Le flou persiste à Dakar autour de la réforme des articles L29 et L30 du Code électoral sénégalais. Alors que le délai constitutionnel accordé au président de la République pour promulguer le texte arrivait à expiration mardi 12 mai à minuit, aucune annonce officielle n’a été faite par Bassirou Diomaye Faye.
Adoptée le samedi 09 mai en seconde lecture par l’Assemblée nationale, la proposition de loi n°11/2026 avait pourtant franchi une étape décisive. Le texte avait été validé à une majorité dépassant les trois cinquièmes requis par l’article 73 de la Constitution avant d’être transmis au chef de l’État.
Depuis, le silence du Palais présidentiel alimente les spéculations dans les milieux politiques et juridiques. Plusieurs observateurs évoquent désormais l’éventualité d’une promulgation par le président de l’Assemblée nationale, une procédure qui constituerait une première dans l’histoire institutionnelle récente du Sénégal. D’autres avancent l’hypothèse d’une saisine discrète du Conseil constitutionnel par le chef de l’État, sans communication publique à ce stade.

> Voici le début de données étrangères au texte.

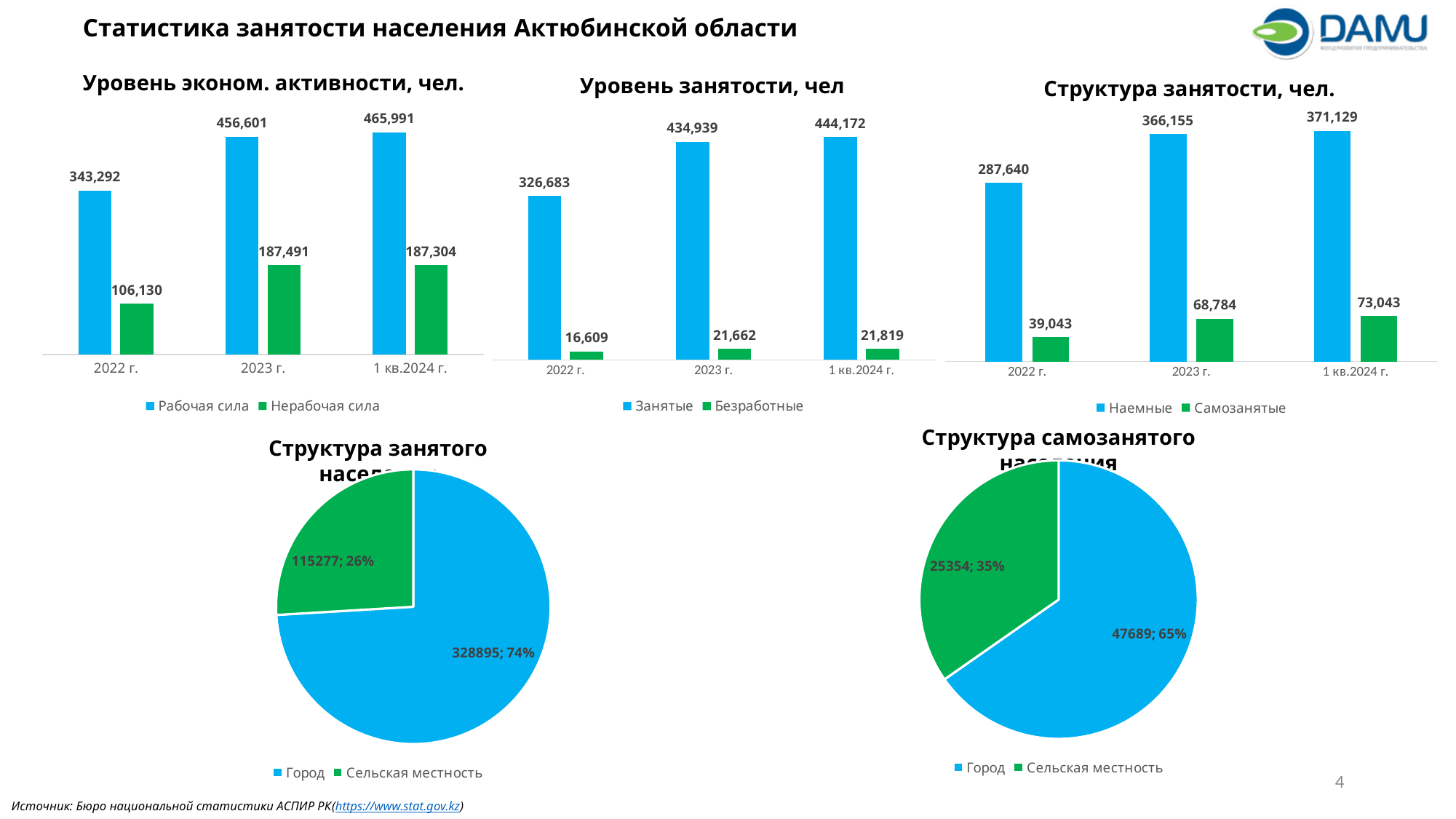
In the pie chart 'Структура самозанятого населения', what is the value for Город? 47689 What kind of chart is 'Структура самозанятого населения'? pie chart In the chart 'Уровень эконом. активности, чел.', what is the value of Нерабочая сила for 2022 г.? 106,130 In the chart 'Уровень эконом. активности, чел.', by how much did Рабочая сила increase from 2022 г. to 2023 г.? 113,309 In the chart 'Уровень занятости, чел', in which period is the value of Занятые the lowest? 2022 г. In the chart 'Структура занятости, чел.', what is the difference between Наемные in 1 кв.2024 г. and in 2023 г.? 4,974 In the chart 'Уровень эконом. активности, чел.', what is the value of Рабочая сила for 2023 г.? 456,601 In the chart 'Уровень занятости, чел', what is the value of Безработные for 1 кв.2024 г.? 21,819 In the chart 'Структура занятости, чел.', what is the value of Самозанятые for 2023 г.? 68,784 In the pie chart 'Структура занятого населения', what share does Сельская местность have? 26% In the chart 'Структура занятости, чел.', how many series does the legend list? 2 In the chart 'Уровень занятости, чел', does the value of Занятые rise or fall from 2022 г. to 1 кв.2024 г.? rise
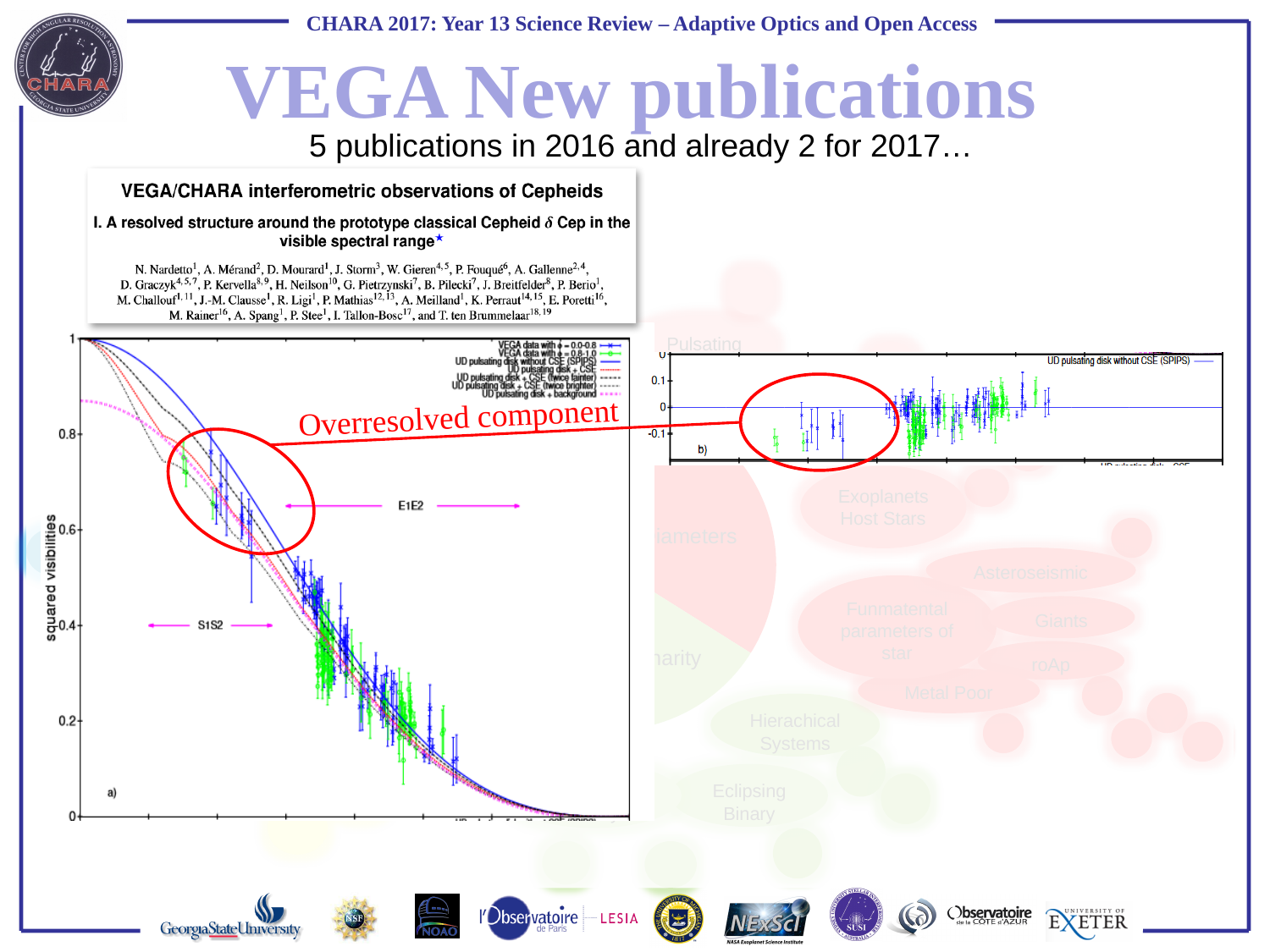
Which baseline, S1S2 or E1E2, is located at higher values along the x axis in panel a? E1E2 Do the squared visibilities rise or fall as you move along the x axis in panel a? Fall Which model curve is named in the legend of the residual panel (b)? UD pulsating disk without CSE (SPIPS) What kind of chart is the main panel (a) on the slide? Scatter plot with error bars and model curves What is the label of the y axis of the main plot (panel a)? squared visibilities What are the tick values shown on the y axis of the residual panel (b)? -0.1, 0, 0.1 What text annotation points to the red-circled data points in panel a? Overresolved component What is the highest tick value shown on the y axis of panel a? 1 Are the squared visibilities of the data points in the S1S2 range greater or less than 0.4? greater Which two baseline labels are marked with horizontal arrows in panel a? S1S2 and E1E2 How many entries does the legend of the main plot (panel a) list? 7 How many panels does the plot on the slide have? 2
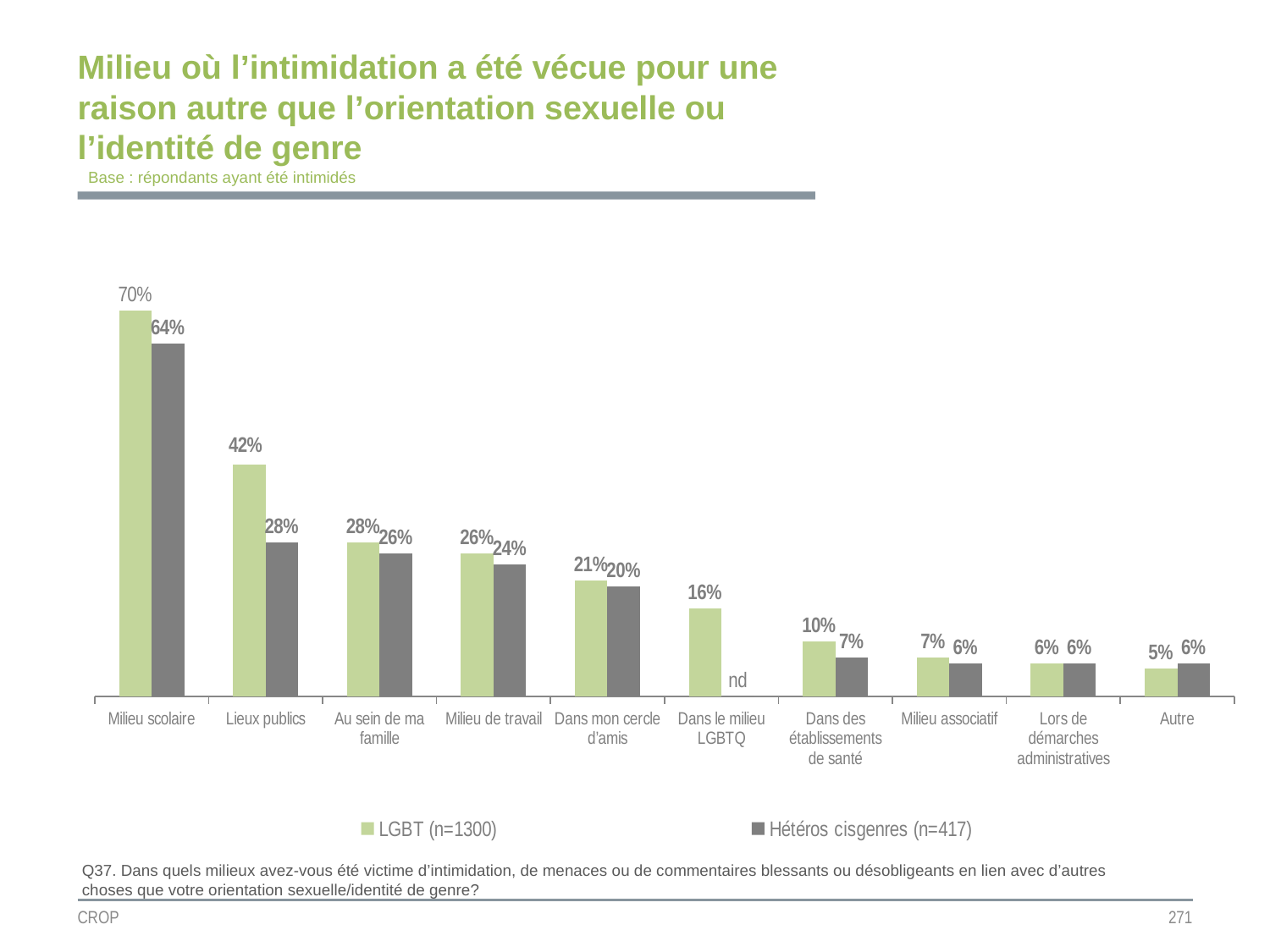
How many series does the legend list? 2 Which category has the highest value for LGBT (n=1300)? Milieu scolaire What is the value for LGBT (n=1300) in the Milieu scolaire category? 70% What is the difference between the LGBT (n=1300) and Hétéros cisgenres (n=417) values for Milieu scolaire? 6% What is the value for LGBT (n=1300) in the Dans le milieu LGBTQ category? 16% Which category has the lowest value for LGBT (n=1300)? Autre Which series has the larger value in the Autre category? Hétéros cisgenres (n=417) What is the value for Hétéros cisgenres (n=417) in the Lieux publics category? 28% What kind of chart is shown on the slide? Bar chart What is the difference between the LGBT (n=1300) and Hétéros cisgenres (n=417) values for Lieux publics? 14% What is shown for Hétéros cisgenres (n=417) in the Dans le milieu LGBTQ category? nd How many categories are shown on the x axis? 10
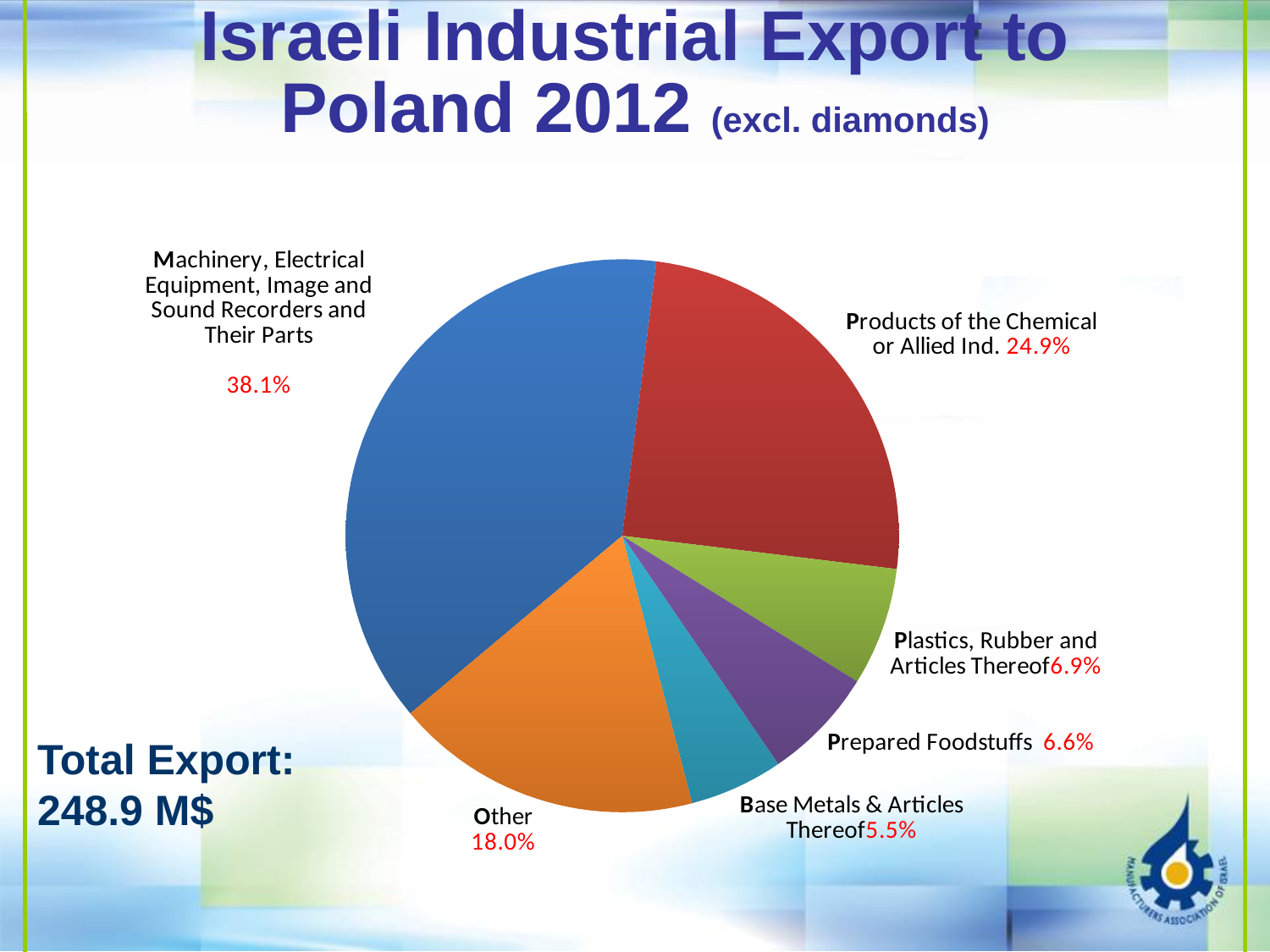
What share of Israeli industrial export to Poland in 2012 is Machinery, Electrical Equipment, Image and Sound Recorders and Their Parts? 38.1% Which category has the smallest share of the pie? Base Metals & Articles Thereof Which is larger: the share for Other or the share for Plastics, Rubber and Articles Thereof? Other How many percentage points larger is the Machinery share than the Products of the Chemical or Allied Ind. share? 13.2 What share does the Other slice represent? 18.0% How many slices does the pie chart have? 6 What percentage of the pie is Products of the Chemical or Allied Ind.? 24.9% What is the difference in percentage points between Products of the Chemical or Allied Ind. and Other? 6.9 What total export value is stated on the slide? 248.9 M$ Which category has the largest share of the pie? Machinery, Electrical Equipment, Image and Sound Recorders and Their Parts What type of chart is shown on the slide? Pie chart What percentage is shown for Base Metals & Articles Thereof? 5.5%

Au cœur des débats, la réforme modifie plusieurs dispositions liées à l’éligibilité et à l’inscription sur les listes électorales. L’article L28 révisé prévoit que l’interdiction d’inscription sur les listes électorales court désormais pendant cinq ans à compter de la condamnation définitive. L’article L29 redéfinit les infractions entraînant une radiation temporaire et limite à cinq ans la durée d’inéligibilité, sauf décision contraire du juge.
Quant à l’article L30, il est supprimé. Cette disposition rendait automatiquement inéligible toute personne condamnée à une amende supérieure à 200 000 FCFA.
Pour les députés du parti PASTEF, ces modifications visent à corriger des restrictions jugées excessives et à renforcer la participation électorale. L’opposition, en revanche, dénonce une réforme conçue pour bénéficier au Premier ministre Ousmane Sonko, également leader de PASTEF.
La coalition Diomaye Président critique pour sa part une procédure menée dans l’urgence et sans concertation suffisante. Dans ce contexte tendu, plusieurs groupes parlementaires avaient envisagé une saisine du Conseil constitutionnel. Mais le groupe Takku Wallu Sénégal, tout comme les députés non-inscrits, y ont finalement renoncé, faute de réunir le quorum nécessaire.
À défaut de clarification officielle, l’absence de communication du pouvoir exécutif entretient désormais l’incertitude sur le devenir immédiat de cette réforme électorale sensible, à fort enjeu politique dans un paysage sénégalais encore marqué par les tensions des dernières années.